I’ve been trying to figure out how to remove HTML code from text. This script I found work pretty well on every example of text I plug into except for the one example I need it to work with.
set theText to "Rio Yamasaki stars in this new release. Great for fans of <a href=\"/search/glasss_girl\">meganekko</a>."
set {od, AppleScript's text item delimiters} to ¬
{AppleScript's text item delimiters, "<"}
set theText to text items of theText
set newText to ""
set AppleScript's text item delimiters to ">"
repeat with anItem in theText
set newList to text items of anItem
if (count newList) > 1 then
set newText to newText & text item 2 of newList
end if
end repeat
set AppleScript's text item delimiters to od
newText
This script should output “Rio Yamasaki stars in this new release. Great for fans of meganekko.” hopefully, but instead it just gives me “meganekko.” Can anyone help me tweak it? Every time I change something I break it. What is it about my script that only what’s after the first a href link will be picked up?
there’s a very smart way to convert html to text using the shell textutil command.
The only disadvantage is, textutil can only read data from a file on disk, so a temporary file has to be created.
The script takes your sample line, writes it to disk, converts the html code to text and removes the temp file.
You can also test to read some html code from a web site, just set the sampleText property to false
property sampleText : true -- set to false to read an example from epguides.com
set temp to ((path to temporary items as Unicode text) & "html_test.txt")
set Ptemp to quoted form of POSIX path of temp
if sampleText then
-- either create a sample text file
set theText to "Rio Yamasaki stars in this new release. Great for fans of <a href=\"/search/glasss_girl\">meganekko</a>."
set ff to open for access file temp with write permission
write theText to ff
close access ff
else
-- or read a web page with curl
do shell script "curl http://epguides.com/ATeam/ -o " & Ptemp
end if
-- convert html to txt
do shell script "textutil -format html -inputencoding iso-8859-1 -convert txt -encoding UTF-16 " & Ptemp
set theText to paragraphs of (read file temp as Unicode text)

----

**Given request 1**: List every command-line option passed to textutil in the forum thread.
The listing that comes next has no connection to the forum thread.

----

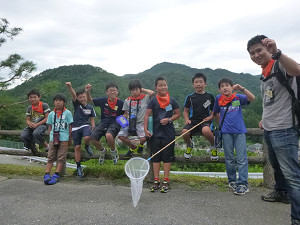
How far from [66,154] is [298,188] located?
138 inches

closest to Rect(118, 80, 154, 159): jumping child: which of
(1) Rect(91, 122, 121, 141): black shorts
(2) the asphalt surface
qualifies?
(1) Rect(91, 122, 121, 141): black shorts

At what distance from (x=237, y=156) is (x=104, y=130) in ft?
7.03

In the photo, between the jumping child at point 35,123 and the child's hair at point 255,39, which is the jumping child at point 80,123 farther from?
the child's hair at point 255,39

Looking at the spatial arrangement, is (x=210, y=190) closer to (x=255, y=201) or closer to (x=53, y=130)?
(x=255, y=201)

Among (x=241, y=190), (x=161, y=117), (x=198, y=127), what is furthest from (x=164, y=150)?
(x=241, y=190)

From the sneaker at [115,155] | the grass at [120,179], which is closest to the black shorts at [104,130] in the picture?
the sneaker at [115,155]

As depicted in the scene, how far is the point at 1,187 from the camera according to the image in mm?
3768

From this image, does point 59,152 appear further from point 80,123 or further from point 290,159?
point 290,159

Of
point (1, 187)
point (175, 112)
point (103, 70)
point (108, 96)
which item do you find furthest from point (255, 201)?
point (103, 70)

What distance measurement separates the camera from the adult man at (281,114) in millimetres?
2171

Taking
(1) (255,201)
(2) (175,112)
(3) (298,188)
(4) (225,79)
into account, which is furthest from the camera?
(2) (175,112)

----

**Given request 2**: Update the listing from the line containing "What distance measurement" through the end of the listing, replacing "camera" with "viewer" and leaving everything else unchanged.

**Result 1**: -format, -inputencoding, -convert, -encoding

**Result 2**:
What distance measurement separates the viewer from the adult man at (281,114) in millimetres?
2171

Taking
(1) (255,201)
(2) (175,112)
(3) (298,188)
(4) (225,79)
into account, which is furthest from the viewer?
(2) (175,112)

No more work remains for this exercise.